ブログ…弊社秘書・スタッフの随想・メッセージ・独り言・・・。
サクラが見ごろとなりました。
おだやかな気候だったこの休日に、満開に近いサクラの木の下で、ぼんやりと時間を過ごしました。仰ぎ見ると、一面ほのかな朱色におおわれ、その薄い花びらからの陽の光はどこまでも優しくて美しくて、ときに妖気を含んで、まるで別世界・・・春爛漫☆
願わくは 花の下にて 春死なん その如月の 望月のころ 【西行】
花は桜、如月(きさらぎ)は2月。しかし旧暦なので、今の暦より1ヶ月ほど早い。望月は満月。つまり、桜の満開の時期で、かつ満月の頃。
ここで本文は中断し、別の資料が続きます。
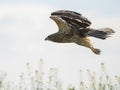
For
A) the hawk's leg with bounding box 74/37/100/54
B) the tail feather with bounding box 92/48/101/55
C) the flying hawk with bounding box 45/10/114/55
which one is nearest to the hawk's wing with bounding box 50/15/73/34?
the flying hawk with bounding box 45/10/114/55

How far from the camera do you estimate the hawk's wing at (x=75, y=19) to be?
4.02 meters

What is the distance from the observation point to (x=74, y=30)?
13.8 feet

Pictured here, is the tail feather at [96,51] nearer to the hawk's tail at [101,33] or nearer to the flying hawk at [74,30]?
the flying hawk at [74,30]

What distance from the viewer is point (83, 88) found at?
22.6ft

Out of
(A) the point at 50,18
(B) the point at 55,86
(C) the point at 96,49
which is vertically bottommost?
(B) the point at 55,86

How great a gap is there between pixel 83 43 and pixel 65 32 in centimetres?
27

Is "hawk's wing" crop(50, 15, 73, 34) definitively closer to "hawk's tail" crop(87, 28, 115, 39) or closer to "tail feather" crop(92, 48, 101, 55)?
"hawk's tail" crop(87, 28, 115, 39)

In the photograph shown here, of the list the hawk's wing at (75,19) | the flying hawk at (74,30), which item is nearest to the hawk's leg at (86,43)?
the flying hawk at (74,30)

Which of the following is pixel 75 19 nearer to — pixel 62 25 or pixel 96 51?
pixel 62 25

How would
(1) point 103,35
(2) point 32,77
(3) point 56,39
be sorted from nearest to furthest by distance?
1. (1) point 103,35
2. (3) point 56,39
3. (2) point 32,77

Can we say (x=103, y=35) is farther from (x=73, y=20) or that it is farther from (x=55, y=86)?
(x=55, y=86)

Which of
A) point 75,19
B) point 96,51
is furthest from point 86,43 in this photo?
point 75,19

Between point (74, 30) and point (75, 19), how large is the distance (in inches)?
6.3

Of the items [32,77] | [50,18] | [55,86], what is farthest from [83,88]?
[50,18]
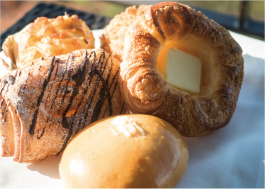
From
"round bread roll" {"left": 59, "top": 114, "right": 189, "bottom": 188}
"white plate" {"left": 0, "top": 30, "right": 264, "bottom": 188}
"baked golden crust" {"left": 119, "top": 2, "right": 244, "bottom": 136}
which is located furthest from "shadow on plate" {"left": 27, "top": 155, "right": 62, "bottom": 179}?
"baked golden crust" {"left": 119, "top": 2, "right": 244, "bottom": 136}

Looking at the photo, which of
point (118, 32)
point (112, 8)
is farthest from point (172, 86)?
point (112, 8)

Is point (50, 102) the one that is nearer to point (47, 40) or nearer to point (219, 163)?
point (47, 40)

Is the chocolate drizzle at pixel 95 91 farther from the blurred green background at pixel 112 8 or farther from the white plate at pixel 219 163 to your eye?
the blurred green background at pixel 112 8

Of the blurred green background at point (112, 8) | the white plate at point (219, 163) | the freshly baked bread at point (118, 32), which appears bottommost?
the blurred green background at point (112, 8)

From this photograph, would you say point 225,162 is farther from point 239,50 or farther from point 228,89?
point 239,50

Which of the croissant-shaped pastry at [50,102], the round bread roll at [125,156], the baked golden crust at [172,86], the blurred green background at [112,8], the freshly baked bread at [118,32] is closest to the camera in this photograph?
the round bread roll at [125,156]

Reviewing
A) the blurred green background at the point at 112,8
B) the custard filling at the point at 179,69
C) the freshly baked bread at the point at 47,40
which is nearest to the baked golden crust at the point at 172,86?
the custard filling at the point at 179,69

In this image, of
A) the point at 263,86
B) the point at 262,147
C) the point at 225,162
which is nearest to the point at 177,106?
the point at 225,162
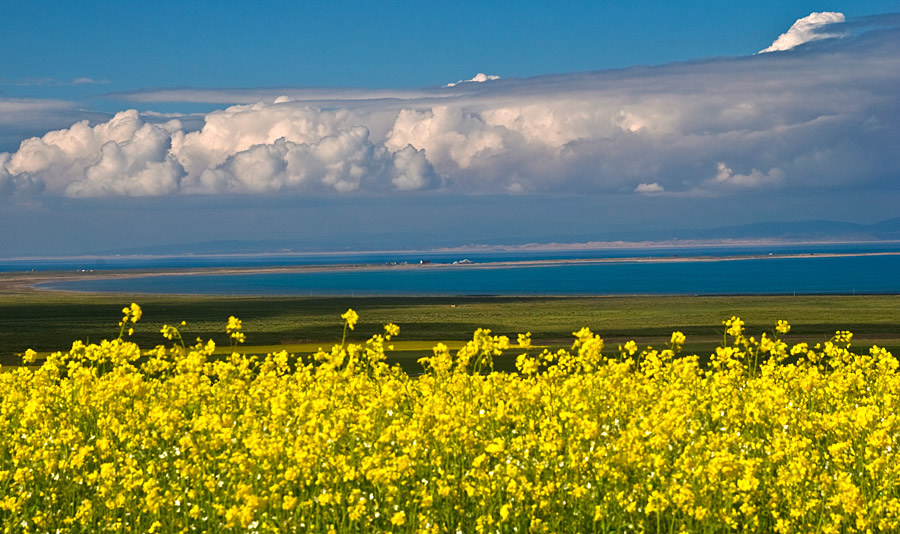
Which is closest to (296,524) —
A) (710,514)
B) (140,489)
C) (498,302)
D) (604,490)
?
(140,489)

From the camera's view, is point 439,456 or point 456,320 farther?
point 456,320

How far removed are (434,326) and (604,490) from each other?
56.8 metres

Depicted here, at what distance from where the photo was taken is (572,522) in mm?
9211

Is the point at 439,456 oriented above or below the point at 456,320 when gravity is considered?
below

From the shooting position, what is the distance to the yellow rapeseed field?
345 inches

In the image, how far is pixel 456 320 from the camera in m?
74.0

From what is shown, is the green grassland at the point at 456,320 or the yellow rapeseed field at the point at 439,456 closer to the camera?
the yellow rapeseed field at the point at 439,456

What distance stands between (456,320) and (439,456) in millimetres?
63388

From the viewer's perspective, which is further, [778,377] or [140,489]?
[778,377]

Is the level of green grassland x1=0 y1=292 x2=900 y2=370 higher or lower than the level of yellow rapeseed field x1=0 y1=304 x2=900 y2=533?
higher

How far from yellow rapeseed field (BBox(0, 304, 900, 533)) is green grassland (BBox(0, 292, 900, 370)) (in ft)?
56.2

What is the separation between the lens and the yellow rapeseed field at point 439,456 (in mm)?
8758

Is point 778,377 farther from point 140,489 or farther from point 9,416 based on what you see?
point 9,416

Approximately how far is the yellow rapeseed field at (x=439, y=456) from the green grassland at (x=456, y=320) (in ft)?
56.2
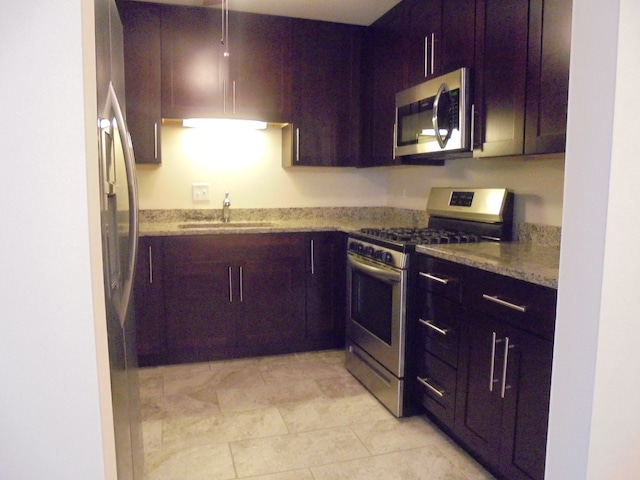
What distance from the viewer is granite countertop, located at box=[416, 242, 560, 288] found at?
167cm

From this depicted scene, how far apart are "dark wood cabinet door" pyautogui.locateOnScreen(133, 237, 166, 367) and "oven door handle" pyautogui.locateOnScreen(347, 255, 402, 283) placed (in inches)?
46.3

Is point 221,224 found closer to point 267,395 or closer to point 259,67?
point 259,67

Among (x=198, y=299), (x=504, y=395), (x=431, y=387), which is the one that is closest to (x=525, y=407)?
(x=504, y=395)

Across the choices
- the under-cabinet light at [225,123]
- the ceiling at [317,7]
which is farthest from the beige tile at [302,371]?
the ceiling at [317,7]

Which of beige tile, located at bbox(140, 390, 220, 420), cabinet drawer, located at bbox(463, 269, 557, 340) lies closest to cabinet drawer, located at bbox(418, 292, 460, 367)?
cabinet drawer, located at bbox(463, 269, 557, 340)

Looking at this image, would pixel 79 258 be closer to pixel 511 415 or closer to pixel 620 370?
pixel 620 370

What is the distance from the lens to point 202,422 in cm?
245

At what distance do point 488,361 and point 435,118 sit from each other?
1.18m

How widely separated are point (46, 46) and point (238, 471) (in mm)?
1714

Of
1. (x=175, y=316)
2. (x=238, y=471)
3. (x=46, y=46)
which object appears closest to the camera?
(x=46, y=46)

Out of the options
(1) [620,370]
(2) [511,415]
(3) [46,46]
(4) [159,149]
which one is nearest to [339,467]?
(2) [511,415]

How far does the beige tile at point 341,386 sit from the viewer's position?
2783 mm

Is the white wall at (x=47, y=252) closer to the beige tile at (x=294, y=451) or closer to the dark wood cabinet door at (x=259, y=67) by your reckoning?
the beige tile at (x=294, y=451)

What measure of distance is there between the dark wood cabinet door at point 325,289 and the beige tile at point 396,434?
108 centimetres
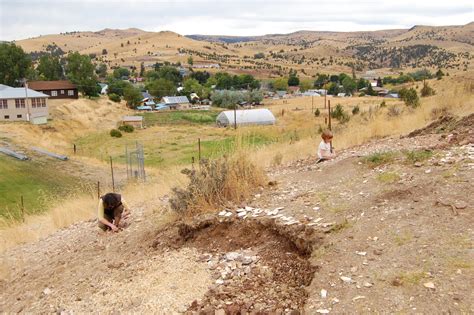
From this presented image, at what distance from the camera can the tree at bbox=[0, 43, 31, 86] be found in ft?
183

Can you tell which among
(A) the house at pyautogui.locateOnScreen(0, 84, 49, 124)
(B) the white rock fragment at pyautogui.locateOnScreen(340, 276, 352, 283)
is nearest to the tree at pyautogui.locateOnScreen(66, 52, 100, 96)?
(A) the house at pyautogui.locateOnScreen(0, 84, 49, 124)

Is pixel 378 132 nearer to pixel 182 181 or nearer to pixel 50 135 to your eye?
pixel 182 181

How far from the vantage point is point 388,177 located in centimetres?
629

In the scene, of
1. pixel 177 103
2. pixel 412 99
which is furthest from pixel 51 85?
pixel 412 99

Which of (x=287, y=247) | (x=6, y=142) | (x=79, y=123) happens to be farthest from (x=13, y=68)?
(x=287, y=247)

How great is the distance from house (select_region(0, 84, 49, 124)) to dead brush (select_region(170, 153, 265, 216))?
39.7 m

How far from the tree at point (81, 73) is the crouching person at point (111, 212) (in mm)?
56204

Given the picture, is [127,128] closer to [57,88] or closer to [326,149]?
[57,88]

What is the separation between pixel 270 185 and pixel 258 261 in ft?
7.68

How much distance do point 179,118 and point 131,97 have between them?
12.5 metres

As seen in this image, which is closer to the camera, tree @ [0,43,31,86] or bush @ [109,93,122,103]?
tree @ [0,43,31,86]

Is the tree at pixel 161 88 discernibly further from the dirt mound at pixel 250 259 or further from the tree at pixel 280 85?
the dirt mound at pixel 250 259

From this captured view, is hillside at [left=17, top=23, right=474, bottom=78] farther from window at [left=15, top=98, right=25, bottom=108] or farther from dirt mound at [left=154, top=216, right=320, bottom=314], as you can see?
dirt mound at [left=154, top=216, right=320, bottom=314]

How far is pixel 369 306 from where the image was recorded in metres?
3.67
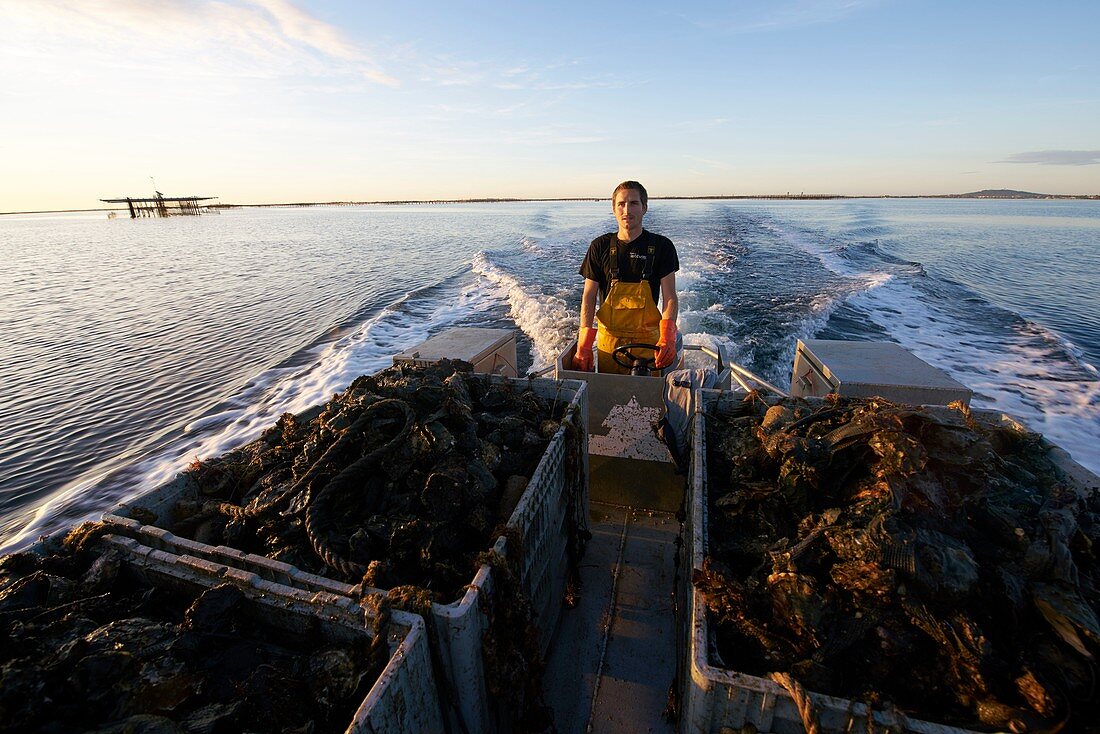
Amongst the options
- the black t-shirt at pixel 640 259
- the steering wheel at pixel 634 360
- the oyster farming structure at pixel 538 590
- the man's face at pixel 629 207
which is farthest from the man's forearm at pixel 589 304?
the oyster farming structure at pixel 538 590

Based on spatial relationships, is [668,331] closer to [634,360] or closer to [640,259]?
[634,360]

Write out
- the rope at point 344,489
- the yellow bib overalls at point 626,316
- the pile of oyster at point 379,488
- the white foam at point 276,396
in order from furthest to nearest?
the white foam at point 276,396 < the yellow bib overalls at point 626,316 < the pile of oyster at point 379,488 < the rope at point 344,489

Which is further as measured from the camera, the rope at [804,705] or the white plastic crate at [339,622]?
the white plastic crate at [339,622]

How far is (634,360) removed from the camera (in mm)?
4383

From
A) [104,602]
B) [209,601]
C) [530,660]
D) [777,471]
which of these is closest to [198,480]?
[104,602]

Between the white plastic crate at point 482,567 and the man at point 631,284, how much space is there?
1.18 meters

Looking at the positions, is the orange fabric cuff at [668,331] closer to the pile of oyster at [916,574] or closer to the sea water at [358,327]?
the pile of oyster at [916,574]

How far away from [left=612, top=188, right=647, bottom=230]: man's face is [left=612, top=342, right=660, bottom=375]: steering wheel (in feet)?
3.45

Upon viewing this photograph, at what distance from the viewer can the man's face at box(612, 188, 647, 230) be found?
3.86m

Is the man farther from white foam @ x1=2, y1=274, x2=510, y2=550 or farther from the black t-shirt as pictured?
white foam @ x1=2, y1=274, x2=510, y2=550

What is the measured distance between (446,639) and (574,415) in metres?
1.64

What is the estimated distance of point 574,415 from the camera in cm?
304

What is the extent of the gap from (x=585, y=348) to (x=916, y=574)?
3.03m

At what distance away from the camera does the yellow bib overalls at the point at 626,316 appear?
4.20 meters
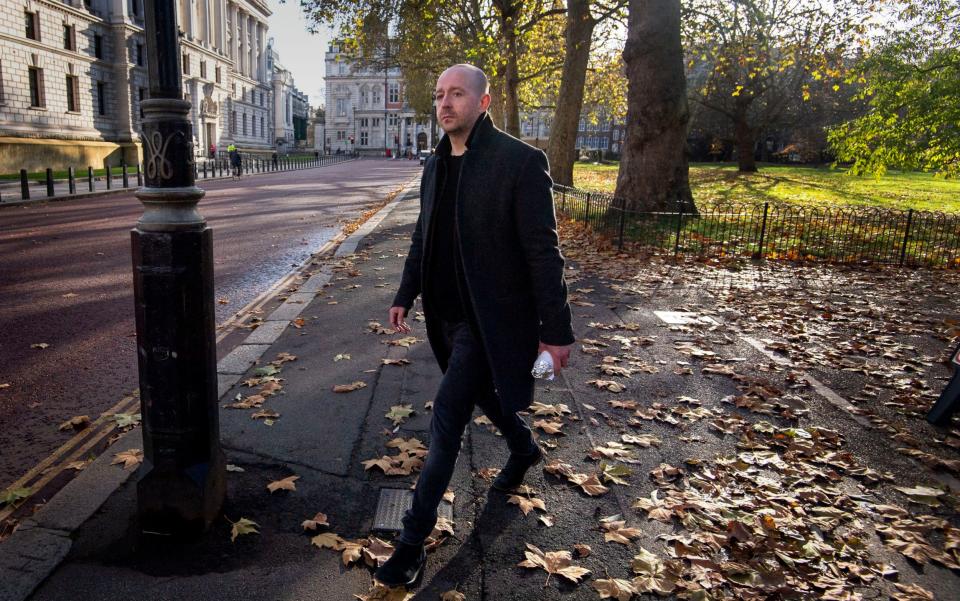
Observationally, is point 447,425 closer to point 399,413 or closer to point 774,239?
point 399,413

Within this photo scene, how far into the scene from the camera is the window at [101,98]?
152 ft

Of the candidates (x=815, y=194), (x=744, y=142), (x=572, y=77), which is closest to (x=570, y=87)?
(x=572, y=77)

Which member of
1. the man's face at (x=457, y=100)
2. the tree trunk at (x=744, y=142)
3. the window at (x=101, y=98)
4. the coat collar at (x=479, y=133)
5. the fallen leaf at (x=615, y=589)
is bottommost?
the fallen leaf at (x=615, y=589)

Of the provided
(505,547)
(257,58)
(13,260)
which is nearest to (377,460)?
(505,547)

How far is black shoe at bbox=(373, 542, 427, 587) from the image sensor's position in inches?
105

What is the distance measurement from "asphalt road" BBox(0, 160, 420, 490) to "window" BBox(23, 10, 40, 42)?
27303 millimetres

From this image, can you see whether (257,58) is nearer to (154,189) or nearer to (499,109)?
(499,109)

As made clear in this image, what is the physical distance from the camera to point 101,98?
153ft

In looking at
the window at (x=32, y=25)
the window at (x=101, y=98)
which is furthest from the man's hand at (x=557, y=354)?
the window at (x=101, y=98)

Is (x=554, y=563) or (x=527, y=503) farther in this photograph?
(x=527, y=503)

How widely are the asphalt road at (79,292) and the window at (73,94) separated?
29.5m

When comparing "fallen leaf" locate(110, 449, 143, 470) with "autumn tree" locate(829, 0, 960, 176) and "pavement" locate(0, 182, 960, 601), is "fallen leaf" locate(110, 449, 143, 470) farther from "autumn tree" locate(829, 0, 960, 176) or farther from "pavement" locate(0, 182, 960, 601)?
"autumn tree" locate(829, 0, 960, 176)

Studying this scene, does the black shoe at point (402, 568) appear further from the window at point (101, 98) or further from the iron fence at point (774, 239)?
the window at point (101, 98)

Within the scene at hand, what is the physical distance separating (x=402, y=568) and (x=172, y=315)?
1.42 m
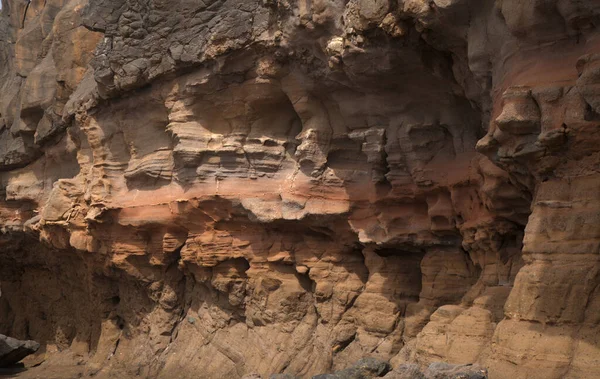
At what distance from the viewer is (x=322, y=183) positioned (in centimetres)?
1298

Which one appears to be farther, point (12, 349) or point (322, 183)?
point (12, 349)

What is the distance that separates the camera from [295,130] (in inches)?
555

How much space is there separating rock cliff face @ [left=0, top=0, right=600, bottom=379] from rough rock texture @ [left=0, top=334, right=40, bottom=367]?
81cm

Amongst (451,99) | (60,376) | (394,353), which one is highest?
(451,99)

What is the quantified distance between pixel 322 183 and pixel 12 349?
33.5 ft

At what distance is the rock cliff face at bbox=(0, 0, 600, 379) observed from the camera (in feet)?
24.6

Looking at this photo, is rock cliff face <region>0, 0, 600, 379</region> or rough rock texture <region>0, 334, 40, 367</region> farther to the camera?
rough rock texture <region>0, 334, 40, 367</region>

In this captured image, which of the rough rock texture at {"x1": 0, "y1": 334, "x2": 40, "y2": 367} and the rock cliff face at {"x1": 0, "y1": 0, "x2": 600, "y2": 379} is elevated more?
the rock cliff face at {"x1": 0, "y1": 0, "x2": 600, "y2": 379}

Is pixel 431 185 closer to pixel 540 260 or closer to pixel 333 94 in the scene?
pixel 333 94

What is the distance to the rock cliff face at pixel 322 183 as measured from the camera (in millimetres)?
7500

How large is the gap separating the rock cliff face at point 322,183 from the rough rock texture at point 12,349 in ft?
2.66

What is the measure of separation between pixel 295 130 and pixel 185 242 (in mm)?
3550

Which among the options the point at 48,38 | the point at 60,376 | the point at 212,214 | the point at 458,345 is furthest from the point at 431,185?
the point at 48,38

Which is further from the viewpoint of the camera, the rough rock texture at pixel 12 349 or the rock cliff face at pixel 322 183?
the rough rock texture at pixel 12 349
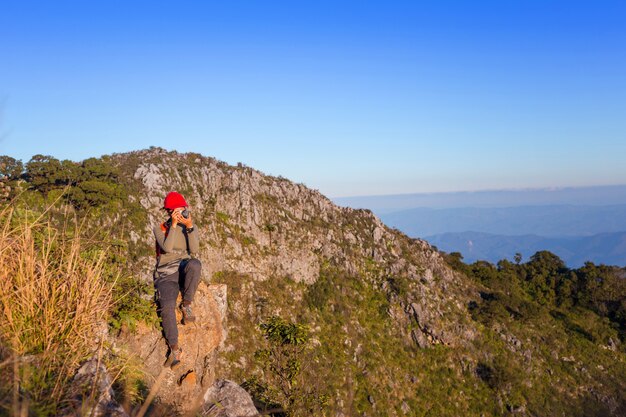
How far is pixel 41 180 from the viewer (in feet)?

今年はちょうど4月2日になるそうです。
平安末期の歌人西行の、その独自な歌風の極致ともいえるこの歌は、どこか私の心を引きつけます。北面の武士という身分を捨て、すがりついて制止する四歳の娘を廊下から蹴落として、それでも出家した彼。その出家理由は親友の死とも、ならぬ恋であったとも言われています。平清盛とも知己で、源平の盛衰と世の無常を、すぐ近くで目の当りにしたわけです。しかし、やはり僧侶?…『如月の望月』とはつまり、2月16日、お釈迦様の命日なのだとか。
想像する人物像に謎多き西行ですが、願いどおり、この句を詠んだ数年後の2月16日に逝去しました。享年73歳。サクラを愛して歌に表現しぬいた彼。その花の姿…美しさとハカナさ…に、この世と人間の真の姿を重ね合わせていたのかもしれません。